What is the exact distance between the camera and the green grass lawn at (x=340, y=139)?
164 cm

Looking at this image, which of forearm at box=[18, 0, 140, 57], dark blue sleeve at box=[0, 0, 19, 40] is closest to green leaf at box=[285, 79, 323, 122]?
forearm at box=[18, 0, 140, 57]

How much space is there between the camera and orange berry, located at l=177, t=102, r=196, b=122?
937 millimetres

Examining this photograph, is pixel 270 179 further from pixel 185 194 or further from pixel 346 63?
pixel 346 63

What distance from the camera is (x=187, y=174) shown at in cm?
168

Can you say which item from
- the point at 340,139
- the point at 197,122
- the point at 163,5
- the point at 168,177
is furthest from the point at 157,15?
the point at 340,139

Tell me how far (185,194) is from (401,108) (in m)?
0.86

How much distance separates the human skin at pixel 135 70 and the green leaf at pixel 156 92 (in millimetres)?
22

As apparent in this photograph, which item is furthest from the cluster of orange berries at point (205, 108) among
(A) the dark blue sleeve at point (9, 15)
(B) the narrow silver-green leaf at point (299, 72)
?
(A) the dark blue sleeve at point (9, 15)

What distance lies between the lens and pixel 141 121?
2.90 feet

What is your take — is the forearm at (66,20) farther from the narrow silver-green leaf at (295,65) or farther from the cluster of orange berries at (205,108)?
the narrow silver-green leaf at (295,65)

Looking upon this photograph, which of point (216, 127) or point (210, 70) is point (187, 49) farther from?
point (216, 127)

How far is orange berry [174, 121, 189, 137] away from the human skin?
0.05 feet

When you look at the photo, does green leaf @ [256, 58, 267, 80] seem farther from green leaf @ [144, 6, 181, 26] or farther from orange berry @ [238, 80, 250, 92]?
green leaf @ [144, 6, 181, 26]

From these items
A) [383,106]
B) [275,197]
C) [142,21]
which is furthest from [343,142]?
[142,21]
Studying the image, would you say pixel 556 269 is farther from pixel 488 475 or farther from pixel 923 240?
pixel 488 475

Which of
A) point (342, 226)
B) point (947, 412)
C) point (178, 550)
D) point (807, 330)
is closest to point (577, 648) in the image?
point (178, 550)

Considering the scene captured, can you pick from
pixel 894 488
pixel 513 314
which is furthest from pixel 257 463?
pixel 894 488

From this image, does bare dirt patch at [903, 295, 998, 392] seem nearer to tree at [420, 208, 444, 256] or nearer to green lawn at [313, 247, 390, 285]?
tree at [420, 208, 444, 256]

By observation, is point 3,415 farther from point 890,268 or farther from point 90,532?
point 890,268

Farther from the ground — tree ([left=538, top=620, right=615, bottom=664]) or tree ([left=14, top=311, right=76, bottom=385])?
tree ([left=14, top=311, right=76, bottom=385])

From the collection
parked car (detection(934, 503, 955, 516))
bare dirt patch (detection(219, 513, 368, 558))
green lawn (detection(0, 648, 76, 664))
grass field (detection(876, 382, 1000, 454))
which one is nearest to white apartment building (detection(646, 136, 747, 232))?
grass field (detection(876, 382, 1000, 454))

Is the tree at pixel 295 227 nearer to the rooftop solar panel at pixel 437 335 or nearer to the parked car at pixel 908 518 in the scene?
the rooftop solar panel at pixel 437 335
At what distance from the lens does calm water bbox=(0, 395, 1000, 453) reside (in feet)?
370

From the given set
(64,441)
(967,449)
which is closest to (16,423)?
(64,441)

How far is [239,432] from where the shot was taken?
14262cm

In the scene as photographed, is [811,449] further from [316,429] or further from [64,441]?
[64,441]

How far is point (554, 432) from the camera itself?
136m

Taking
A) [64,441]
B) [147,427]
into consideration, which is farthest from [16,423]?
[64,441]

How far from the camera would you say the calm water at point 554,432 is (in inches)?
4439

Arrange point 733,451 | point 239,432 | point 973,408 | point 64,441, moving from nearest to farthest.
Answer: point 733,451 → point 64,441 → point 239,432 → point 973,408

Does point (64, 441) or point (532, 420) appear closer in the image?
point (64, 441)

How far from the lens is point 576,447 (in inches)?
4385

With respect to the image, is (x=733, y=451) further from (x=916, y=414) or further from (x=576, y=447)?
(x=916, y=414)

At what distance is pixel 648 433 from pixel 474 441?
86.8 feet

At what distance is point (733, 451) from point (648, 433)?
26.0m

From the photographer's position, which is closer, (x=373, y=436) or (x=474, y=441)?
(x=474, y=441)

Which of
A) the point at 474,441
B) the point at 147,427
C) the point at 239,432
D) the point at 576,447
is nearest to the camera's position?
++++++++++
GOAL - Word for word, restate all of the data shown above.

PROBLEM SOLUTION -
What is the exact distance between the camera and the green grass lawn at (x=340, y=139)?
164 cm

Looking at this image, which of forearm at box=[18, 0, 140, 57], dark blue sleeve at box=[0, 0, 19, 40] is closest to green leaf at box=[285, 79, 323, 122]?
forearm at box=[18, 0, 140, 57]

How much space is there between the camera and orange berry, located at l=177, t=102, r=196, b=122?
937 millimetres

Examining this photograph, is pixel 270 179 further from pixel 185 194 or further from pixel 346 63?
pixel 346 63

What distance from the camera is (x=187, y=174) shown at in cm?
168

Can you say which item from
- the point at 340,139
- the point at 197,122
- the point at 163,5
- the point at 168,177
is furthest from the point at 157,15?
the point at 340,139

Tell me how far (185,194) is from (401,108) (in m)?
0.86

How much distance separates the human skin at pixel 135 70 and the green leaf at pixel 156 92 (in millimetres)?
22

As apparent in this photograph, which item is furthest from the cluster of orange berries at point (205, 108) among
(A) the dark blue sleeve at point (9, 15)
(B) the narrow silver-green leaf at point (299, 72)
?
(A) the dark blue sleeve at point (9, 15)

What distance lies between the lens and pixel 141 121?
2.90 feet

What is your take — is the forearm at (66,20) farther from the narrow silver-green leaf at (295,65) or farther from the cluster of orange berries at (205,108)?
the narrow silver-green leaf at (295,65)

Looking upon this photograph, which of point (216, 127) or point (210, 70) is point (187, 49) farther from?
point (216, 127)

How far is orange berry [174, 121, 189, 137] away from the human skin?
0.05 feet

When you look at the photo, does green leaf @ [256, 58, 267, 80] seem farther from green leaf @ [144, 6, 181, 26] or farther from orange berry @ [238, 80, 250, 92]?
green leaf @ [144, 6, 181, 26]

From these items
A) [383,106]
B) [275,197]
C) [142,21]
which is furthest from [343,142]?
[142,21]
Studying the image, would you say pixel 556 269 is farther from pixel 488 475 or farther from pixel 923 240?
pixel 488 475

Which of
A) point (342, 226)
B) point (947, 412)
C) point (178, 550)
D) point (807, 330)
is closest to point (577, 648) in the image?
point (178, 550)

Considering the scene captured, can you pick from
pixel 894 488
pixel 513 314
which is furthest from pixel 257 463?
pixel 894 488

From this image, does bare dirt patch at [903, 295, 998, 392] seem nearer to tree at [420, 208, 444, 256] or nearer to green lawn at [313, 247, 390, 285]?
tree at [420, 208, 444, 256]

By observation, is point 3,415 farther from point 890,268 or farther from point 90,532?
point 890,268

Farther from the ground — tree ([left=538, top=620, right=615, bottom=664]) or tree ([left=14, top=311, right=76, bottom=385])?
tree ([left=14, top=311, right=76, bottom=385])

From the collection
parked car (detection(934, 503, 955, 516))
bare dirt patch (detection(219, 513, 368, 558))
green lawn (detection(0, 648, 76, 664))
grass field (detection(876, 382, 1000, 454))
which one is nearest to white apartment building (detection(646, 136, 747, 232))?
grass field (detection(876, 382, 1000, 454))

Is the tree at pixel 295 227 nearer to the rooftop solar panel at pixel 437 335 or nearer to the parked car at pixel 908 518 in the scene?
the rooftop solar panel at pixel 437 335
At what distance from the lens does calm water bbox=(0, 395, 1000, 453) reside (in feet)?
370

From the given set
(64,441)
(967,449)
which is closest to (16,423)?
(64,441)

How far is [239,432] from where the shot was taken?
14262cm

In the scene as photographed, is [811,449] further from [316,429] or further from [64,441]?
[64,441]

How far is point (554, 432) from the camera itself?
136m

Taking
A) [64,441]
B) [147,427]
into consideration, which is farthest from [16,423]?
[64,441]

How far from the camera would you say the calm water at point 554,432 is (in inches)?
4439

Arrange point 733,451 | point 239,432 | point 973,408 | point 64,441, moving from nearest to farthest.
Answer: point 733,451 → point 64,441 → point 239,432 → point 973,408

Does point (64, 441) or point (532, 420) appear closer in the image?
point (64, 441)

How far from the lens is point 576,447 (in inches)?
4385

With respect to the image, is (x=733, y=451) further from (x=916, y=414) or further from (x=576, y=447)?
(x=916, y=414)

At what distance is pixel 648 433 from pixel 474 441?
86.8 feet

At what distance is point (733, 451) from point (648, 433)?
26.0m

From the photographer's position, which is closer, (x=373, y=436) or (x=474, y=441)?
(x=474, y=441)

Which of
A) the point at 474,441
B) the point at 147,427
C) the point at 239,432
D) the point at 576,447
is nearest to the camera's position?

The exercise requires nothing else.